2. Local breakout (split tunneling): The most robust architectural fix is to stop routing SaaS traffic through your private tunnel. Configure the client network to route trusted internet traffic (M365, Zoom, etc.) directly to the internet, bypassing the Azure gateway entirely.

Estimating Flows Before Migration

Don’t wait for production to discover flow limits.

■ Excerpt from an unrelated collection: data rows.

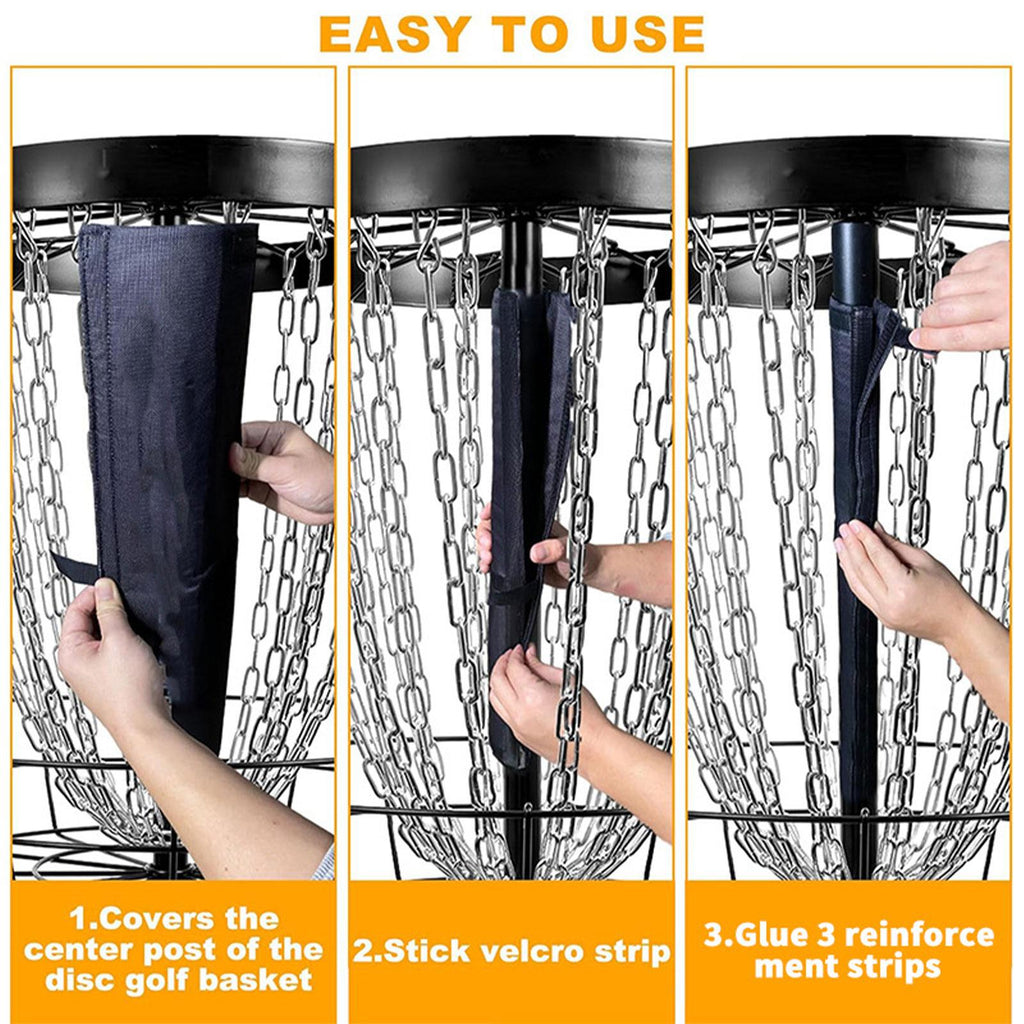 EASY TO USE

1.Covers the center post of the disc golf basket

2.Stick velcro strip

3.Glue 3 reinforce ment strips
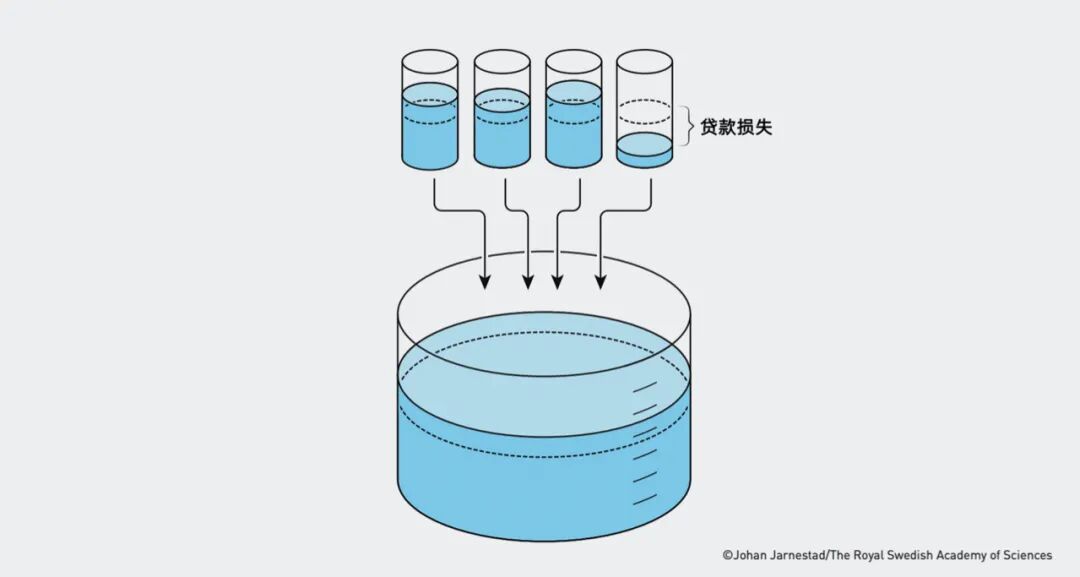 贷款损失

©Johan Jarnestad/The Royal Swedish Academy of Sciences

You can estimate your current flow usage using packet capture analysis on a sample user.

Here is a Python snippet illustrating the logic to analyze a .pcap file (using Scapy) and count unique flows for a single user session:

from scapy.all import rdpcap

def count_unique_flows(pcap_file):
    packets = rdpcap(pcap_file)
    flows = set()

    for pkt in packets:
        if pkt.haslayer('IP'):
            # Define flow by 5-tuple
            src = pkt['IP'].src
            dst = pkt['IP'].dst
            proto = pkt['IP'].proto
            sport = pkt.sport if hasattr(pkt, 'sport') else 0
            dport = pkt.dport if hasattr(pkt, 'dport') else 0
            
            # Create a unique hashable tuple
            flow_signature = (src, dst, proto, sport, dport)
            flows.add(flow_signature)

    return len(flows)

# Usage: Run this on a 10-minute capture of a typical user
# Multiply result by total concurrent users to estimate Gateway sizing.
print(f"Unique flows detected: {count_unique_flows('sample_user_session.pcap')}")

Conclusion

Cloud lift migrations are deceptively complex. The tools to move VMs are mature, but the architectural implications of moving from a LAN to a WAN environment are often overlooked.

When designing for scale:

• Respect physics: If latency matters (e.g., batch jobs), co-locate your compute and storage physically using Proximity Placement Groups.
• Count flows, not just bits: Sizing a gateway by bandwidth alone is insufficient. Model user behavior and calculate concurrent connections to avoid hitting hard limits on network appliances.

By addressing these “invisible” constraints during the design phase, you avoid the panic of re-architecting your network in the middle of a comprehensive test phase.